Buying in the secondary market
If you’re purchasing a work in the secondary market, meaning the artwork has had prior owners, then it may not have a COA. That is ok because there are other types of documentation that can authenticate the work. The bill of sale or invoice from the gallery or dealer is one such document.
When purchasing in the secondary market, it’s also very important to ask for a fact sheet. A fact sheet details the provenance of the artwork. The provenance is the history of ownership of an artwork. It outlines the works of past owners, gallery or museum exhibitions, and press mentions. When a fact sheet can trace an artwork back to the artist’s studio it acts as a very strong authenticating document. (Artsy)
How do you know the certificate of authenticity and other documentation are valid?
Ask to see the COA and documentation before you buy
Before you purchase the work, it’s important to see all the accompanying documentation. This will help you confirm the validity of the documentation and to be sure there are no red flags before you purchase the piece.
Confirm that it’s valid
It should be signed by the artist, a confirmed or established dealer or an agent of the artist, or a certified expert on the artist. It shouldn’t be signed by a casual third party dealer or reseller. If it’s not signed by one of these individuals then it’s likely not a valid COA and cannot act as an authenticator for the artwork. (Art Business)
How Does the Certificate of Authenticity Affect Provenance?
As works move from the primary to secondary market it’s important to understand that the value of an artwork can change. Understanding where a work of art first began and where it has been helps the global art market understand the artworks intrinsic value.

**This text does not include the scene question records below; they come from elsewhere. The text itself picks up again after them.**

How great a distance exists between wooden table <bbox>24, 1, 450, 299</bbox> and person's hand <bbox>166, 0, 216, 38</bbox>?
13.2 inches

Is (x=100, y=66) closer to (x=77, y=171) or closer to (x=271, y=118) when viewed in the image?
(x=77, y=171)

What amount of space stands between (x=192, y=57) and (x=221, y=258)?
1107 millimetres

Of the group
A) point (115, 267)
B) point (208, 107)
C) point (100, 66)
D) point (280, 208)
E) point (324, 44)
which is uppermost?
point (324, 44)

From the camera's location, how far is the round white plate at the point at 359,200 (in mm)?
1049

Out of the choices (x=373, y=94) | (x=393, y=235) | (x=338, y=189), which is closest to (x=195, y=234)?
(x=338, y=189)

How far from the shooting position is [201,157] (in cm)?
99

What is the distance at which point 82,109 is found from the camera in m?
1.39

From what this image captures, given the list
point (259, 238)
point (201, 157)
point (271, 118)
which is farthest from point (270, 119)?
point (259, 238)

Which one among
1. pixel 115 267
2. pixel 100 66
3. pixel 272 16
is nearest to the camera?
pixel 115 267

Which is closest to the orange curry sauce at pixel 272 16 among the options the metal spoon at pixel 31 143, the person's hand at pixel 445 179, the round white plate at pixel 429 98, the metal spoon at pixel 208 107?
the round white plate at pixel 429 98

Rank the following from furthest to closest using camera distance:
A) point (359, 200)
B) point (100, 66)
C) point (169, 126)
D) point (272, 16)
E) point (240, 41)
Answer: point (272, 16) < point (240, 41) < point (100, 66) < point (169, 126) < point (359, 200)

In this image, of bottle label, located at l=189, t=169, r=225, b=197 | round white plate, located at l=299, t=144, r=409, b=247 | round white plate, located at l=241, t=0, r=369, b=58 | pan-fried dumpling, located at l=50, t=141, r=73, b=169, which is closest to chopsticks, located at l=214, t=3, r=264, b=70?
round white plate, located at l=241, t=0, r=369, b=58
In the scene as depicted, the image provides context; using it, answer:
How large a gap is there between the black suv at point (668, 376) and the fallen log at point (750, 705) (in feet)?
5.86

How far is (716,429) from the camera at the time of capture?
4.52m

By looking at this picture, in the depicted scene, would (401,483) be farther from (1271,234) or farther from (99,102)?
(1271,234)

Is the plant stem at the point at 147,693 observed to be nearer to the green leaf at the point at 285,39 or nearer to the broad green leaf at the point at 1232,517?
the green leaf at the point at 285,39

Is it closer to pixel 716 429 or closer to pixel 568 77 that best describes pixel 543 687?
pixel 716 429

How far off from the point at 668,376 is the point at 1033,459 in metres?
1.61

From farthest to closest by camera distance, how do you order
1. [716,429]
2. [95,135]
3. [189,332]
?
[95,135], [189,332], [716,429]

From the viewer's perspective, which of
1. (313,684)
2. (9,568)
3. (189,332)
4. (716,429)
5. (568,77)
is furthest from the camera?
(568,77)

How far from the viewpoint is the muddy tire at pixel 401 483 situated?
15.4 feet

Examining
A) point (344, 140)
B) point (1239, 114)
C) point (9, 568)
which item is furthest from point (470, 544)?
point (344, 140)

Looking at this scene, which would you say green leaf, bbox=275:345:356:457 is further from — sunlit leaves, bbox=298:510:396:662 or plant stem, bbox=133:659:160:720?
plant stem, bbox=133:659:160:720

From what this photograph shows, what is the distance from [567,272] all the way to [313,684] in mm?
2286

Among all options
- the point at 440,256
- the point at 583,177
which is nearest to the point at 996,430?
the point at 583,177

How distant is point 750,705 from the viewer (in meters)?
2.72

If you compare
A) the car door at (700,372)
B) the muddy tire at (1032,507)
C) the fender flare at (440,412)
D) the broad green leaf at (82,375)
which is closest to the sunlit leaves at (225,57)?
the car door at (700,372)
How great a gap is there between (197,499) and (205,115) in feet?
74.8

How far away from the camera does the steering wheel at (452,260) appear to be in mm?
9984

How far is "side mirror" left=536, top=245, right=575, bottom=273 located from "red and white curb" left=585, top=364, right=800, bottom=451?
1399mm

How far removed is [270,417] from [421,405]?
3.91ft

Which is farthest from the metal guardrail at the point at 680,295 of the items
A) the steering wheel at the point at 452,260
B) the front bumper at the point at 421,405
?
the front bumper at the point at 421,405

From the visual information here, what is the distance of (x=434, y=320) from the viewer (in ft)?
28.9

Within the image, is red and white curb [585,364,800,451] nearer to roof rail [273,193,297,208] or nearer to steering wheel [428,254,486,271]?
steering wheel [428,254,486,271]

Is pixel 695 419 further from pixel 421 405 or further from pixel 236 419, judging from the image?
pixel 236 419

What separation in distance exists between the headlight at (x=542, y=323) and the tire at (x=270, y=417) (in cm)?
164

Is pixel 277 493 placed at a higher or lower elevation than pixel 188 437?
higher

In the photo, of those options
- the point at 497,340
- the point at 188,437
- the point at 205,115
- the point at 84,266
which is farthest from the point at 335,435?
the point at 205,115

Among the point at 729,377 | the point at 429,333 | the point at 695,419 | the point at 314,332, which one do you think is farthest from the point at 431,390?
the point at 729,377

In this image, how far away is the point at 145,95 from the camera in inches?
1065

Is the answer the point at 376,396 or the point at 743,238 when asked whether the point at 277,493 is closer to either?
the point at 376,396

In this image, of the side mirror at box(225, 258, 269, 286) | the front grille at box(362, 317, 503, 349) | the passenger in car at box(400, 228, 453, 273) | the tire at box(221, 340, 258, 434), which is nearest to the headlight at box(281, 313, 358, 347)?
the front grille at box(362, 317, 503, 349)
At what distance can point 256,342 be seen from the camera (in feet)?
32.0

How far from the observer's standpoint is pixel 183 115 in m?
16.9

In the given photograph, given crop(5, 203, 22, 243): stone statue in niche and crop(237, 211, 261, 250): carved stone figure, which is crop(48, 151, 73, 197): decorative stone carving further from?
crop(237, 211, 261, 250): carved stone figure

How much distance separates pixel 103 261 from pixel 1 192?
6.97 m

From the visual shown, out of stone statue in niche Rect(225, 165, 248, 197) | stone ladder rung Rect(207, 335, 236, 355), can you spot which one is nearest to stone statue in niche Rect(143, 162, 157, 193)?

While the Certificate of Authenticity role is to help buyers understand the authenticity of a work it doesn’t describe the history of it’s ownership. Having a Letter of Provenance (LOP) can help endorse the authenticity of artwork as well as describe its history of ownership. As works pass through creatible dealers and owners, having the history of ownership can be more relevant and interesting than a COA in understanding the value of a piece.
Both LOPs and COAs are useful documentation to understand ownership and the value of an artwork. At the end of the day the credibility of both these documents depends on the credibility of its creator.
It’s important to note that COA templates are easy to find online, so essentially anyone can create one. However, if there is any question about the source or validity of the documentation, do ask for clarification. If you’re purchasing from a third party you can always contact the noted experts listed on the documentation.
You can rest assured that if you’re purchasing from a well-established gallery, dealer, or auction house, they will have all the appropriate documentation in place to ensure your purchase is safe.